We have weird situation on our HPC clusters (more than one) when node in cluster has ConnectX-6 adapter.
The performance is very low when running multi-node job with at least one server which is equipped with ConnectX-6 adapter.
It is worth to mention we are relying on RHEL 7.9 image, Lenovo servers SR630V1, Mellanox SR6036 switch and only Intel processors like:
Intel(R) Xeon(R) Gold 6226R CPU @ 2.90GHz
Intel(R) Xeon(R) Gold 6142 CPU @ 2.60GHz
We have tried many different drivers like:
with no improvement.
it is even more weird that when I replace the ConnectX-6 adapter with old ConnectX-3 and changing drivers to 4.6 or 4.9 node immediately beringed immediately very good performance.
Additionally, tests were done on LSdyna, Radioss solvers with IntelMPI, PlatformMPI, openMPI.
Is there any similar issue already identified, or maybe even resolved?
Comparing CX3 with 4.x driver with CX6 5.x & 23.x is not a good comparison reference.

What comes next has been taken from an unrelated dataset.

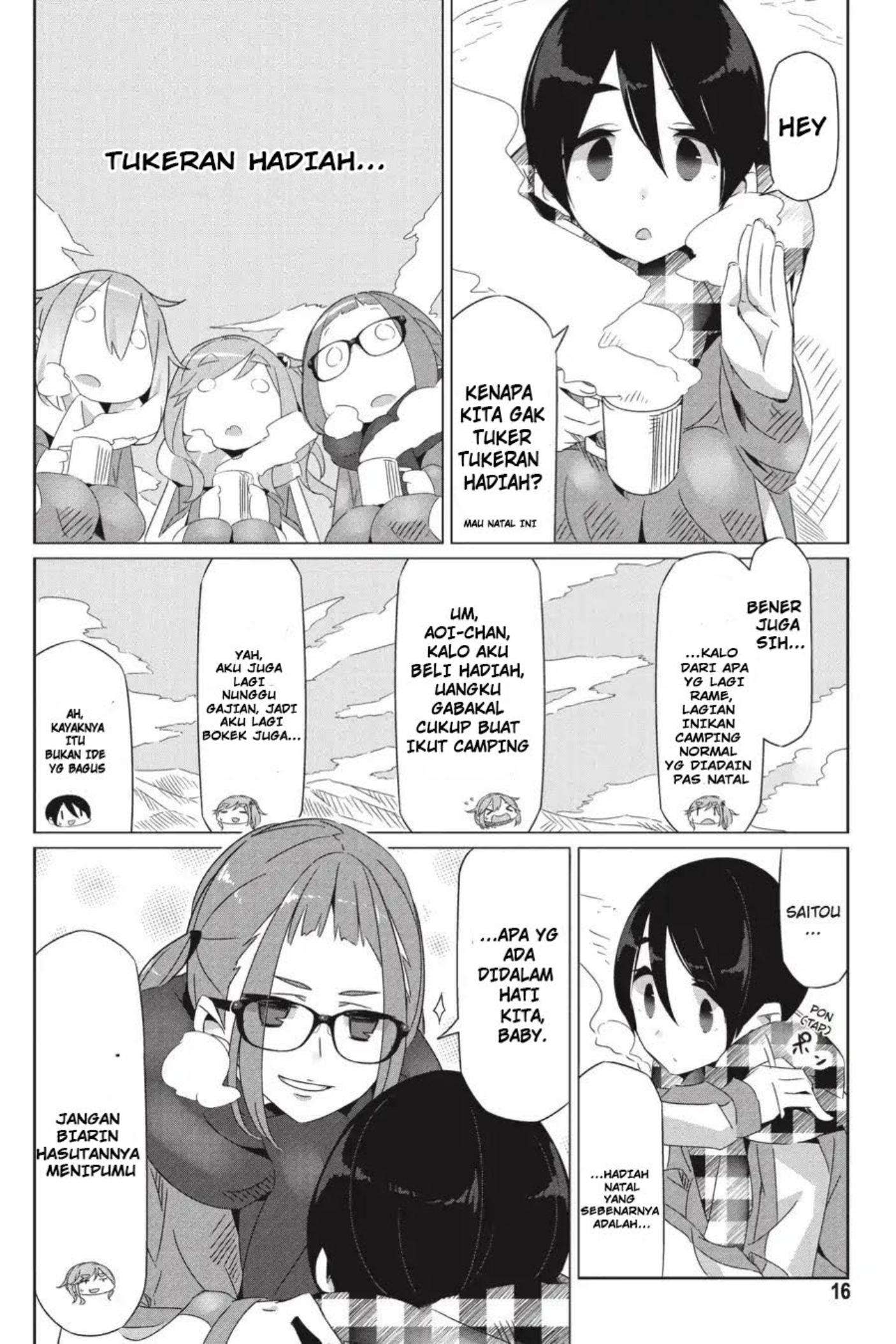 Yuru-Camp chapter 19 halaman 19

As a starting point, install our latest MLNX_OFED 23.10 and make sure the FW is aligned with a supported FW.
(All participating nodes will need to be aligned).
Validate that the BIOS & OS has been tuned based on basic tuning deployment (if you search on performance within our community, several articles are available).
Confirm that you can reach rate line using our RDMA tool(s) embedded in our driver (IE: ib_write/read/send_bw).
If rate line is reached, use our MLNX_OFED OpenMPI OSU benchmarks to evaluate the performance ( Benchmarks location: /usr/mpi/gcc/openmpi-xxxxx/tests/osu-micro-benchmarks-xx).
At last, you have the option to open a support case should you have a contract in place with Nvidia and we will gladly assist you further.